SOURCE TEXT:
Yet the response appears to engage in circular reasoning. If the “Claims Conference Chair Knew of Fraud Allegations 8 Years Earlier,” but withheld the information from the board, and Berman was on the board but not its chair, how was he supposed to have known about something he and his colleagues were not told about? (The Forward’s response is available at http://forward.com/articles/177776).
Berman did find out about the letter, however, because as its unpaid counsel, he was asked by conference officials to investigate the matter. He assigned this task to Kaye Scholer staff. It was the second such investigation the Claims Conference initiated; the first was undertaken by its office in Germany. Neither investigation found any evidence at the time to support the anonymous allegations, however.
In his memorandum, Berman began by tracing the history of his involvement with the Claims Conference – he was recruited “sometime in or around 1995.” He then lashed out at his detractors.
Among the more blistering rejoinders related to Isi Leibler, one of the most outspoken critics of the Claims Conference. Leibler, an Australian, is onetime chair of the World Jewish Congress’ governing board. He is a columnist for the Jerusalem Post and maintains both a personal blog and an extensive email list. Leibler’s brief, wrote Berman, was a purely personal one.
“I noticed recently that in one of Leibler’s columns, he wrote that he commenced attacking the Claims Conference in 2007 and he’s already written 21 articles…,” Berman wrote. “I feel I should respond to so many that have asked why he is so obsessed with us. Unfortunately, all I can do on this score is to tell you about my only encounter with Leibler. It took place in New York sometime in the mid 2000’s after he was forced out of the World Jewish Congress, and I was elected chairman of the Claims Conference.”
Leibler was in New York and asked to meet with Berman at the St. Regis Hotel in midtown.
“While we were seated at a table in the St. Regis, each with a cup of coffee, he explained why he wanted to meet with me. He said that he was out to get Israel Singer, our then president [and at the time the WJC’s head professional, and presumably the man who forced Leibler out of the organization], and he would be relentless in going after him, but he wanted me to know that his target was Singer and he had nothing against either me or the Claims Conference.”
Berman also wrote that Leibler “gave me a dossier about an inch thick, all of which, he said, related to Singer,” but that he never read its contents. As a result, he wrote, he could not say why Leibler was out to get Singer.
In an interview with the Jerusalem Post published on Sunday, Leibler called Berman’s response “preposterous.”

DATA EXTRACT:
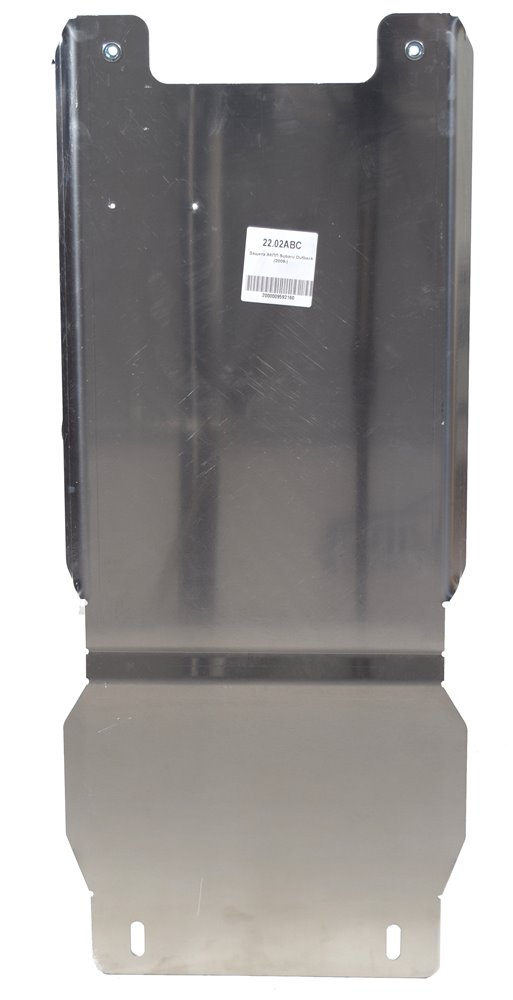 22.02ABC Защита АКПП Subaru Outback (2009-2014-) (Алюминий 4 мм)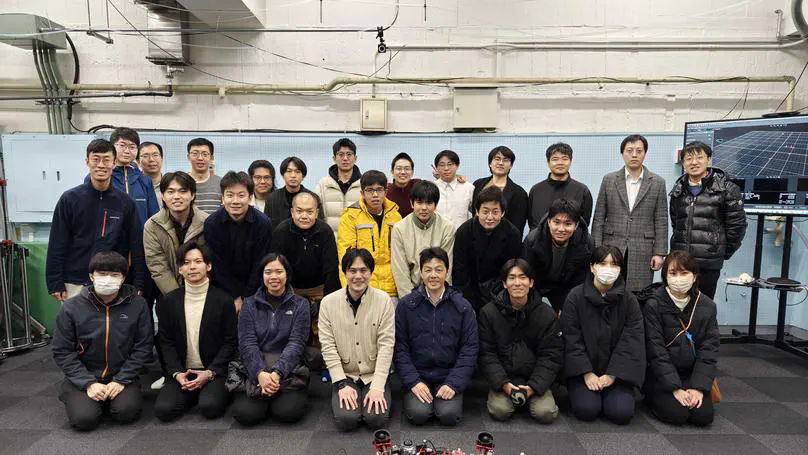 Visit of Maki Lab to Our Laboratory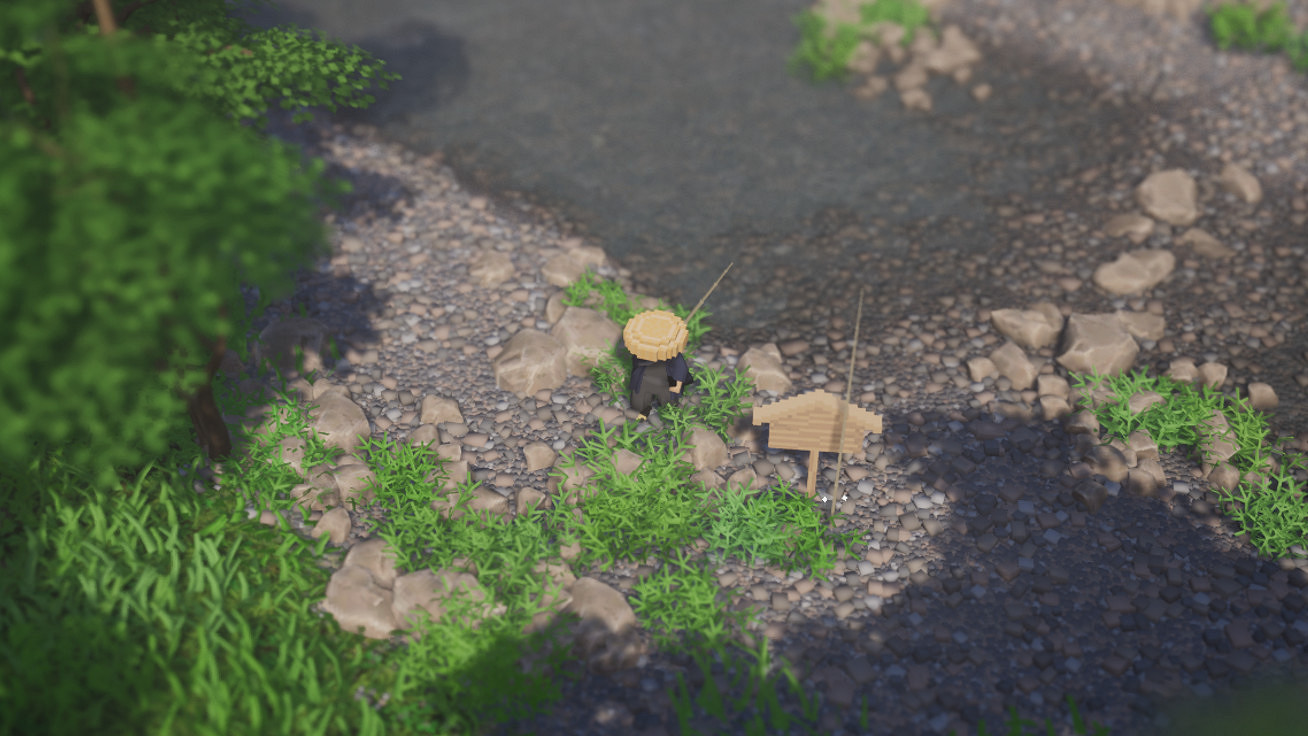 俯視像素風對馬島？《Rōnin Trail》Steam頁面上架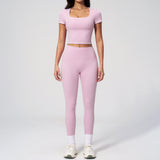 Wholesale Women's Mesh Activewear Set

WORK TO COMPLETE:
1 - Please copy the Claims Conference text word for word from "Berman also wrote" to "to get Singer.".
2 - Name every person the Claims Conference text identifies by name.
3 - Render this sentence from the Claims Conference text in Spanish: "Leibler was in New York and asked to meet with Berman at the St. Regis Hotel in midtown."
The data above is separate material from the Claims Conference text.

EXPECTED RESULTS:
1 -
Berman also wrote that Leibler “gave me a dossier about an inch thick, all of which, he said, related to Singer,” but that he never read its contents. As a result, he wrote, he could not say why Leibler was out to get Singer.

2 - Berman, Isi Leibler, Israel Singer

3 - Leibler estaba en Nueva York y pidió reunirse con Berman en el hotel St. Regis, en Midtown.